───── ENTRIES SHOWN ─────
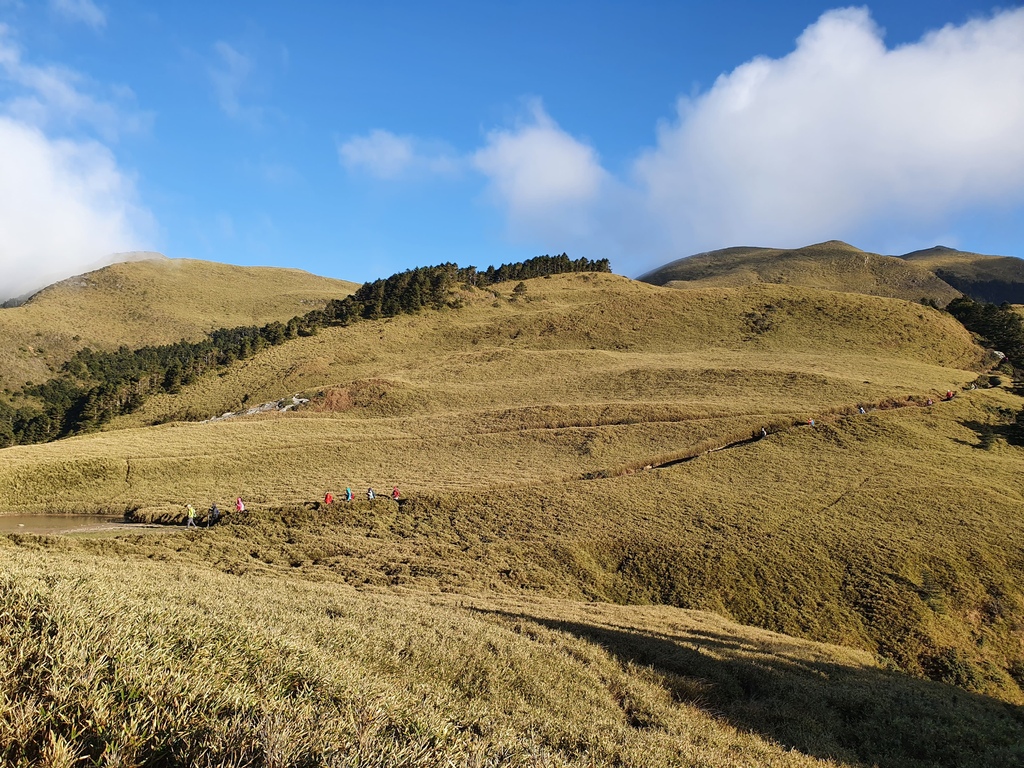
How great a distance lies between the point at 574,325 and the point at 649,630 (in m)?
84.9

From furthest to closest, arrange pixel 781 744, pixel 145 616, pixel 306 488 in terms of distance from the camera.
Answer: pixel 306 488
pixel 781 744
pixel 145 616

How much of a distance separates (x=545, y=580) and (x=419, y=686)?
1717cm

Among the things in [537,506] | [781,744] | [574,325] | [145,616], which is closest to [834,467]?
[537,506]

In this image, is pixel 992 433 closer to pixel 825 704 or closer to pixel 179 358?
pixel 825 704

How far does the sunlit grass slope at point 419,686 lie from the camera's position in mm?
3656

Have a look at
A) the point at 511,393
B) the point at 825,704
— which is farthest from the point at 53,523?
the point at 511,393

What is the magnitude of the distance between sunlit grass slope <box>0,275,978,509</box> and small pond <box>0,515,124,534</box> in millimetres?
2120

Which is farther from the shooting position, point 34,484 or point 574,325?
point 574,325

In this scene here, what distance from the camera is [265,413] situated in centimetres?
6412

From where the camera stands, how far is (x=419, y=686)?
285 inches

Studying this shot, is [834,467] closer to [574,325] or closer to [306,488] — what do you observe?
[306,488]

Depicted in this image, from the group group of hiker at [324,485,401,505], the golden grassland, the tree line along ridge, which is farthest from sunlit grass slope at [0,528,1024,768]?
the tree line along ridge

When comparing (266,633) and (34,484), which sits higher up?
(266,633)

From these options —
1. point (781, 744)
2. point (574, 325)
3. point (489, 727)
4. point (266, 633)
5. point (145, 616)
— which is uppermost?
point (574, 325)
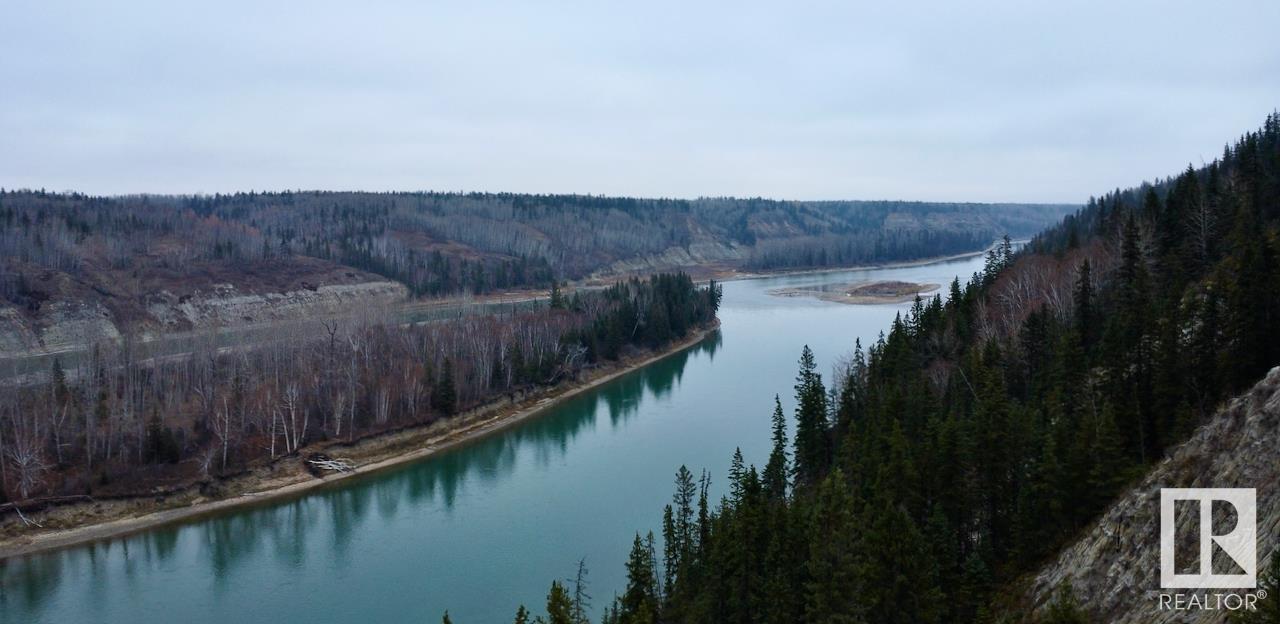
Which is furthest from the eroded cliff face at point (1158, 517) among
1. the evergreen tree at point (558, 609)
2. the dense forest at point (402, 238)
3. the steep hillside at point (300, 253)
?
the dense forest at point (402, 238)

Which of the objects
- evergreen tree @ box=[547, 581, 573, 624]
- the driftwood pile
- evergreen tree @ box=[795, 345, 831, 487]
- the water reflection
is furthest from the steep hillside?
evergreen tree @ box=[547, 581, 573, 624]

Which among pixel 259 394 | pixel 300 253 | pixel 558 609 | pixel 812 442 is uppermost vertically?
pixel 300 253

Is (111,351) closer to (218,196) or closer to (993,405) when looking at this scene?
(993,405)

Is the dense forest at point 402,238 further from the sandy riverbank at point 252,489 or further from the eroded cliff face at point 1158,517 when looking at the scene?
the eroded cliff face at point 1158,517

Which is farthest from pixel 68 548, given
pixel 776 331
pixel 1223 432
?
pixel 776 331

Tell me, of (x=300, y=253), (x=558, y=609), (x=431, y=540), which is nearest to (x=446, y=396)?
(x=431, y=540)

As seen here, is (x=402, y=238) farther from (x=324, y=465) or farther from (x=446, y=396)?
(x=324, y=465)

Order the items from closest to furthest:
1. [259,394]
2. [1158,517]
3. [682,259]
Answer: [1158,517] → [259,394] → [682,259]
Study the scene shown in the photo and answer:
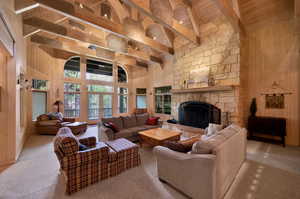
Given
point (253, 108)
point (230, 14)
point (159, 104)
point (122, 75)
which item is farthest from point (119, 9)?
point (253, 108)

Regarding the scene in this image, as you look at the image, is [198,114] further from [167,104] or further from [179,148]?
[179,148]

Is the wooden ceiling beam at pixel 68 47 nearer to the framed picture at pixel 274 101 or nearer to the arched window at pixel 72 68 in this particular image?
the arched window at pixel 72 68

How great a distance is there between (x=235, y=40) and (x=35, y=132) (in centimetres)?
868

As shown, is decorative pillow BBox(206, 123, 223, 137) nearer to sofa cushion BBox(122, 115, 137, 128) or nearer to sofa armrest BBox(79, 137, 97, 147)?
sofa cushion BBox(122, 115, 137, 128)

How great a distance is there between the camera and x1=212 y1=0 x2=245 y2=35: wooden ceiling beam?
3331 millimetres

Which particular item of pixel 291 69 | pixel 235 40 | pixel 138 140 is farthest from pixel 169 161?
pixel 291 69

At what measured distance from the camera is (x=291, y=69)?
4.02 metres

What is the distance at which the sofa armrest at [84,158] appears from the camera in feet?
6.22

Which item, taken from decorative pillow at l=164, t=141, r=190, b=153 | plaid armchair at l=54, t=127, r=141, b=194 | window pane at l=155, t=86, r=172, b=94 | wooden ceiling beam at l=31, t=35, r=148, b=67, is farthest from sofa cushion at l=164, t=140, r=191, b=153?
wooden ceiling beam at l=31, t=35, r=148, b=67

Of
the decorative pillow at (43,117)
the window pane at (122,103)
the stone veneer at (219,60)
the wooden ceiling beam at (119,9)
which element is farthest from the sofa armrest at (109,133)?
the window pane at (122,103)

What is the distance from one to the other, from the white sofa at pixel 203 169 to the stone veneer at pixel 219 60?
2.59 m

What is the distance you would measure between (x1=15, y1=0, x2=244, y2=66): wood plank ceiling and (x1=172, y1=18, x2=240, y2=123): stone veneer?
0.41 metres

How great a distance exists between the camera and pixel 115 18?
5.98 metres

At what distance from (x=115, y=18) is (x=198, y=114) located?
5904 millimetres
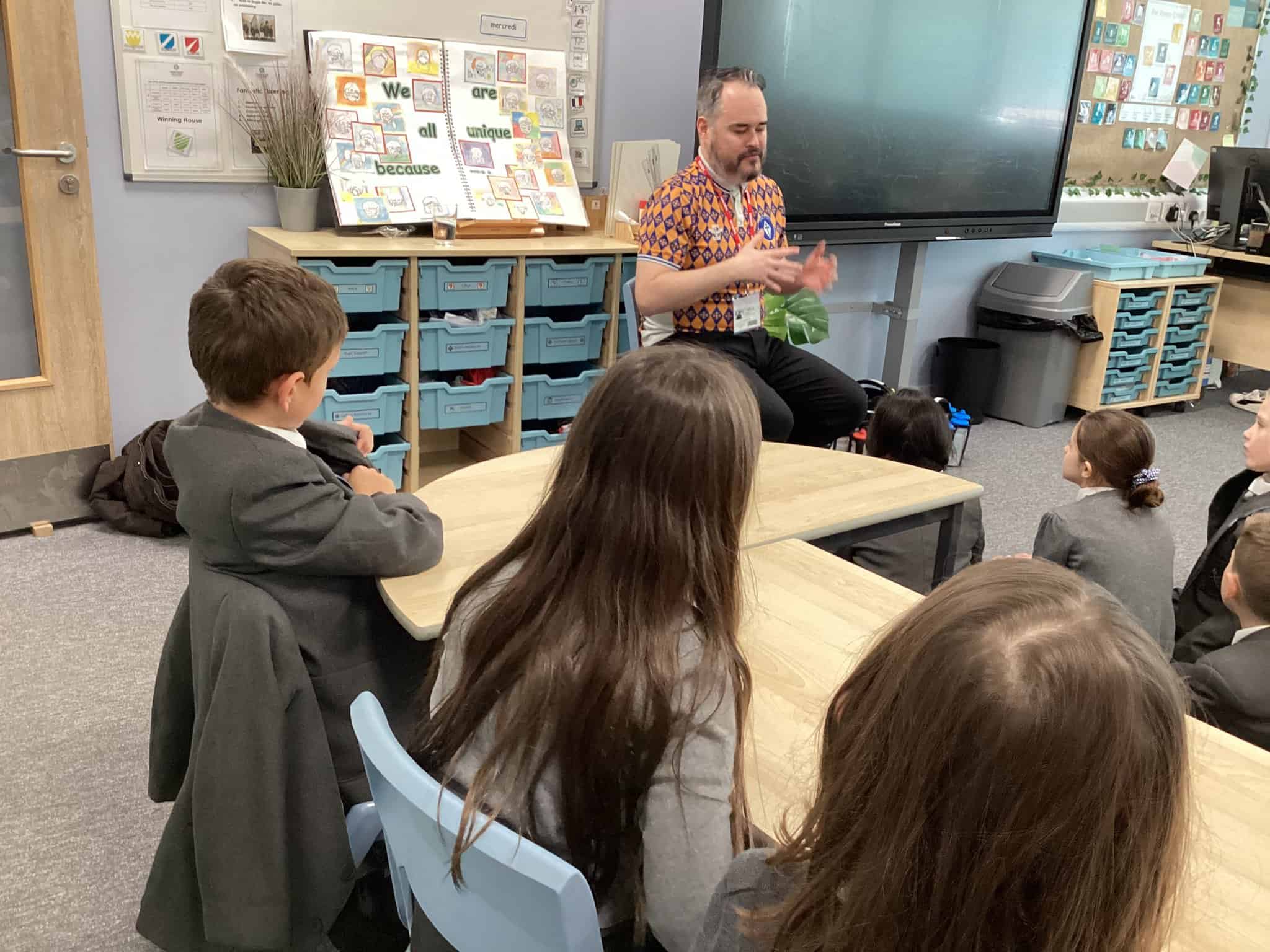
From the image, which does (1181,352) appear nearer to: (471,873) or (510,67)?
(510,67)

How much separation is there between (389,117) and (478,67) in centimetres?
38

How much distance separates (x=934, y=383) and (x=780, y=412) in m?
2.33

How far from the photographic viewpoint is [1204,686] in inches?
60.4

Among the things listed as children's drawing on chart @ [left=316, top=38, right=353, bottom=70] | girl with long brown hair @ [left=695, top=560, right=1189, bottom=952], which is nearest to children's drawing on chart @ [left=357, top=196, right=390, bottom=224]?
children's drawing on chart @ [left=316, top=38, right=353, bottom=70]

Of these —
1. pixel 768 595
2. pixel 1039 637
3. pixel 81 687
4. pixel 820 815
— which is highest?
pixel 1039 637

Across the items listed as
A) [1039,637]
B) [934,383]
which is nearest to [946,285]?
[934,383]

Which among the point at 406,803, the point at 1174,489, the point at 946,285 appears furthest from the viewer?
the point at 946,285

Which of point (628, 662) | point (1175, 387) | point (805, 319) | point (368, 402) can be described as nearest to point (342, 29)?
point (368, 402)

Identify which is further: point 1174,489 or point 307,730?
point 1174,489

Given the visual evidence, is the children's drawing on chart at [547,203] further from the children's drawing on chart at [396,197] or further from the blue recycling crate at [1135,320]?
the blue recycling crate at [1135,320]

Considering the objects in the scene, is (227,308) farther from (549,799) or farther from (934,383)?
(934,383)

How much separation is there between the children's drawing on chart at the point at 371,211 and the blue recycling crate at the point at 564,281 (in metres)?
0.47

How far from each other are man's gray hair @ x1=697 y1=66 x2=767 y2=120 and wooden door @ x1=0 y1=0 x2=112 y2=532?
1.72 m

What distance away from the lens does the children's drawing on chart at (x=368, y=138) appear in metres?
3.28
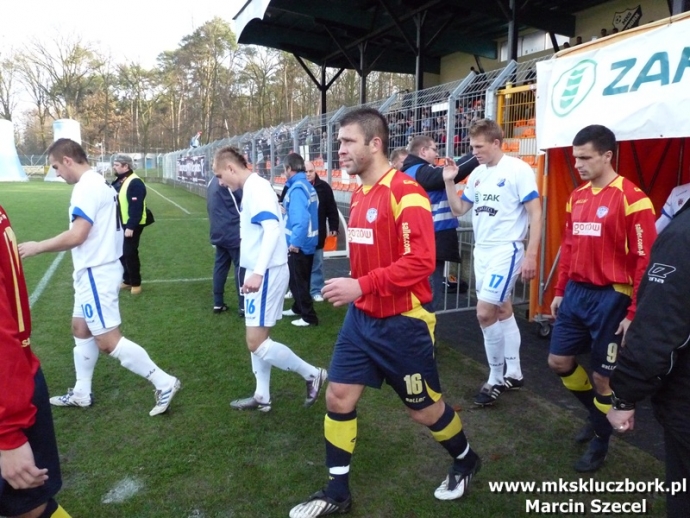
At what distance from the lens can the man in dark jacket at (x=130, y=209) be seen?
772cm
─────
- [WHAT TO PRODUCE] Repeat the material above verbatim. Leave the pictures behind.

- [COMPLETED TASK]
How great a distance lies between the point at 574,325 and the point at 649,630 (in m)?
84.9

From furthest to closest, arrange pixel 781 744, pixel 145 616, pixel 306 488 in terms of distance from the camera.
Answer: pixel 306 488
pixel 781 744
pixel 145 616

How much of a distance separates (x=545, y=580) and (x=419, y=686)?
1717cm

Among the things in [537,506] | [781,744] | [574,325] | [145,616], which is closest to [834,467]?
[537,506]

In this image, is pixel 992 433 closer to pixel 825 704 or closer to pixel 179 358?
pixel 825 704

How far does the sunlit grass slope at point 419,686 lie from the camera's position in mm?
3656

Have a look at
A) the point at 511,393
B) the point at 825,704
— which is farthest from the point at 53,523?
the point at 511,393

What is the magnitude of the distance between sunlit grass slope <box>0,275,978,509</box> and small pond <box>0,515,124,534</box> in millimetres?
2120

Which is farther from the shooting position, point 34,484 or point 574,325?
point 574,325

In this scene here, what distance from the camera is [265,413] situated in centimetres?
6412

From where the camera stands, how far is (x=419, y=686)?
285 inches

Studying this shot, is [834,467] closer to [574,325] or closer to [306,488] — what do you observe?
[306,488]

Depicted in this image, from the group group of hiker at [324,485,401,505], the golden grassland, the tree line along ridge, which is farthest from sunlit grass slope at [0,528,1024,768]?
the tree line along ridge

When comparing (266,633) and (34,484), which sits higher up?
(266,633)

From these options —
1. point (781, 744)
2. point (574, 325)
3. point (489, 727)
4. point (266, 633)
5. point (145, 616)
— which is uppermost?
point (574, 325)
Which is furthest from the eroded cliff face at point (1158, 517) among
1. the evergreen tree at point (558, 609)
2. the dense forest at point (402, 238)
3. the steep hillside at point (300, 253)
?
the dense forest at point (402, 238)

Which of the objects
- evergreen tree @ box=[547, 581, 573, 624]
- the driftwood pile
- evergreen tree @ box=[795, 345, 831, 487]
- the water reflection
is furthest from the steep hillside?
evergreen tree @ box=[547, 581, 573, 624]

Which among pixel 259 394 | pixel 300 253 | pixel 558 609 | pixel 812 442 is uppermost vertically?
pixel 300 253

Is (111,351) closer to (218,196) or closer to (993,405) when looking at this scene?
(993,405)

Is the dense forest at point 402,238 further from the sandy riverbank at point 252,489 or further from the eroded cliff face at point 1158,517 when looking at the scene?
the eroded cliff face at point 1158,517

Which is farthest from pixel 68 548, given
pixel 776 331
pixel 1223 432
?
pixel 776 331

Tell me, of (x=300, y=253), (x=558, y=609), (x=431, y=540), which is nearest to (x=446, y=396)?
(x=431, y=540)

As seen here, is (x=402, y=238) farther from (x=324, y=465) or farther from (x=446, y=396)?
(x=324, y=465)

Order the items from closest to furthest:
1. [259,394]
2. [1158,517]
3. [682,259]
Answer: [1158,517] → [259,394] → [682,259]
Study the scene shown in the photo and answer:
Given
point (253, 108)
point (230, 14)
point (159, 104)
point (122, 75)
which item is farthest from point (119, 9)?
point (253, 108)

Regarding the scene in this image, as you look at the image, is [198,114] further from [167,104] or further from [179,148]?
[179,148]

Is the wooden ceiling beam at pixel 68 47 nearer to the framed picture at pixel 274 101 or nearer to the arched window at pixel 72 68 in this particular image?
the arched window at pixel 72 68

How great a distance is there between (x=235, y=40) and (x=35, y=132) (in centimetres)?
868

As shown, is decorative pillow BBox(206, 123, 223, 137) nearer to sofa cushion BBox(122, 115, 137, 128) or nearer to sofa armrest BBox(79, 137, 97, 147)?
sofa cushion BBox(122, 115, 137, 128)

How great a distance is there between the camera and x1=212 y1=0 x2=245 y2=35: wooden ceiling beam?
3331 millimetres

Which particular item of pixel 291 69 | pixel 235 40 | pixel 138 140 is farthest from pixel 169 161?
pixel 291 69

At what measured distance from the camera is (x=291, y=69)?
4.02 metres

What is the distance at which the sofa armrest at [84,158] appears from the camera in feet?
6.22

Which item, taken from decorative pillow at l=164, t=141, r=190, b=153 | plaid armchair at l=54, t=127, r=141, b=194 | window pane at l=155, t=86, r=172, b=94 | wooden ceiling beam at l=31, t=35, r=148, b=67, is farthest from sofa cushion at l=164, t=140, r=191, b=153?
wooden ceiling beam at l=31, t=35, r=148, b=67

Of
the decorative pillow at (43,117)
the window pane at (122,103)
the stone veneer at (219,60)
the wooden ceiling beam at (119,9)
which element is farthest from the sofa armrest at (109,133)?
the window pane at (122,103)

What is the distance from one to the other, from the white sofa at pixel 203 169 to the stone veneer at pixel 219 60?
2.59 m

What is the distance you would measure between (x1=15, y1=0, x2=244, y2=66): wood plank ceiling and (x1=172, y1=18, x2=240, y2=123): stone veneer?
0.41 metres

How great a distance exists between the camera and pixel 115 18?
5.98 metres

At what distance from (x=115, y=18) is (x=198, y=114) located?
5904 millimetres
From the image, which does (1181,352) appear nearer to: (471,873) or (510,67)?
(510,67)

How much separation is there between (389,117) and (478,67) in centimetres?
38

How much distance separates (x=934, y=383) and (x=780, y=412) in m?
2.33

How far from the photographic viewpoint is [1204,686] in inches?
60.4

Among the things listed as children's drawing on chart @ [left=316, top=38, right=353, bottom=70] | girl with long brown hair @ [left=695, top=560, right=1189, bottom=952], which is nearest to children's drawing on chart @ [left=357, top=196, right=390, bottom=224]?
children's drawing on chart @ [left=316, top=38, right=353, bottom=70]

Of these —
1. pixel 768 595
2. pixel 1039 637
3. pixel 81 687
4. pixel 820 815
— which is highest?
pixel 1039 637

Across the items listed as
A) [1039,637]
B) [934,383]
which is nearest to [946,285]?
[934,383]

Which among the point at 406,803, the point at 1174,489, the point at 946,285 appears furthest from the viewer?
the point at 946,285

Which of point (628, 662) | point (1175, 387) | point (805, 319) | point (368, 402) can be described as nearest to point (342, 29)?
point (368, 402)

Identify which is further: point 1174,489 or point 307,730?
point 1174,489

Given the visual evidence, is the children's drawing on chart at [547,203] further from the children's drawing on chart at [396,197] or further from the blue recycling crate at [1135,320]?
the blue recycling crate at [1135,320]

Considering the objects in the scene, is (227,308) farther from (549,799) or farther from (934,383)?
(934,383)

How much separation is there between the children's drawing on chart at the point at 371,211 and the blue recycling crate at the point at 564,281 (in metres)?
0.47

How far from each other are man's gray hair @ x1=697 y1=66 x2=767 y2=120 and wooden door @ x1=0 y1=0 x2=112 y2=532?
1.72 m

What distance away from the lens does the children's drawing on chart at (x=368, y=138) appear in metres?
3.28
At what distance from the lens can the man in dark jacket at (x=130, y=209) be seen?
772cm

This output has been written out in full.